▸ Required work
Convert the entries below into a JSON list of strings, one string per line, leaving out blank lines.

**** Material provided ****

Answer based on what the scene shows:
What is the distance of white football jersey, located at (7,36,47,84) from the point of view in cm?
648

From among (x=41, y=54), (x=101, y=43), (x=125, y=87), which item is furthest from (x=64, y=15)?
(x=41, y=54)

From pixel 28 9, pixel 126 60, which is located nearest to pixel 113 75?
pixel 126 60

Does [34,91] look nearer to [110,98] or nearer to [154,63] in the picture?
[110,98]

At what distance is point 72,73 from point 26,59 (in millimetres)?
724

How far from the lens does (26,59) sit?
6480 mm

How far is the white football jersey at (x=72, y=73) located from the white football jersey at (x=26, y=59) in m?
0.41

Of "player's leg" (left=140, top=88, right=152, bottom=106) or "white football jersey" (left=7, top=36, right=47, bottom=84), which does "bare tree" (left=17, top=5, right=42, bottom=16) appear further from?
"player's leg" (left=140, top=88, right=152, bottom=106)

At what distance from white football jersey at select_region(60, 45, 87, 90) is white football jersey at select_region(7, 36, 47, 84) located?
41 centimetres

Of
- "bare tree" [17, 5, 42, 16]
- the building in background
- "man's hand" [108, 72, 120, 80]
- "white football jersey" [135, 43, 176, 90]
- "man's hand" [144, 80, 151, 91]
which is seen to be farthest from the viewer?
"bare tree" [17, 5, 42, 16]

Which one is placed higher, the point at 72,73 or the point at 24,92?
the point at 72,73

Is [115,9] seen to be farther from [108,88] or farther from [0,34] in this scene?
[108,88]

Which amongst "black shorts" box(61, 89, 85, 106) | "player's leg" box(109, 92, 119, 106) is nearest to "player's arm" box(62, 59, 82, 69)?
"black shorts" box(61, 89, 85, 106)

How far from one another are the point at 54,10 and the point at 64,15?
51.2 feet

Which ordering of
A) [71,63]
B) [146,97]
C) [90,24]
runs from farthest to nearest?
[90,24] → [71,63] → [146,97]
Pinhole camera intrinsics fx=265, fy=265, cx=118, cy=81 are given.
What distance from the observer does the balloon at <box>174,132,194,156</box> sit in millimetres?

****

▸ Answer for this exercise
[
  "Answer based on what the scene shows:",
  "What is the distance of white football jersey, located at (7,36,47,84) from the point of view in cm?",
  "648",
  "From among (x=41, y=54), (x=101, y=43), (x=125, y=87), which item is furthest from (x=64, y=15)?",
  "(x=41, y=54)",
  "From pixel 28 9, pixel 126 60, which is located nearest to pixel 113 75?",
  "pixel 126 60",
  "Does [34,91] look nearer to [110,98] or nearer to [154,63] in the picture?",
  "[110,98]",
  "At what distance is point 72,73 from point 26,59 (in millimetres)?",
  "724",
  "How far from the lens does (26,59) sit?",
  "6480 mm",
  "How far is the white football jersey at (x=72, y=73) located from the white football jersey at (x=26, y=59) in m?",
  "0.41",
  "Of \"player's leg\" (left=140, top=88, right=152, bottom=106) or \"white football jersey\" (left=7, top=36, right=47, bottom=84), which does \"bare tree\" (left=17, top=5, right=42, bottom=16) appear further from?",
  "\"player's leg\" (left=140, top=88, right=152, bottom=106)",
  "At what distance from white football jersey at select_region(60, 45, 87, 90) is white football jersey at select_region(7, 36, 47, 84) located?",
  "41 centimetres",
  "Of",
  "- \"bare tree\" [17, 5, 42, 16]",
  "- the building in background",
  "- \"man's hand\" [108, 72, 120, 80]",
  "- \"white football jersey\" [135, 43, 176, 90]",
  "- \"man's hand\" [144, 80, 151, 91]",
  "which is seen to be farthest from the viewer?",
  "\"bare tree\" [17, 5, 42, 16]",
  "Which one is placed higher, the point at 72,73 or the point at 24,92?",
  "the point at 72,73",
  "Is [115,9] seen to be farther from [108,88] or farther from [0,34] in this scene?",
  "[108,88]",
  "Which amongst \"black shorts\" box(61, 89, 85, 106) | \"player's leg\" box(109, 92, 119, 106) is nearest to \"player's arm\" box(62, 59, 82, 69)?",
  "\"black shorts\" box(61, 89, 85, 106)",
  "How far from one another are the point at 54,10 and the point at 64,15?",
  "51.2 feet",
  "Which ordering of",
  "A) [71,63]",
  "B) [146,97]",
  "C) [90,24]",
  "runs from farthest to nearest?",
  "[90,24] → [71,63] → [146,97]",
  "Pinhole camera intrinsics fx=265, fy=265, cx=118, cy=81 are given.",
  "What distance from the observer does the balloon at <box>174,132,194,156</box> sit in millimetres?"
]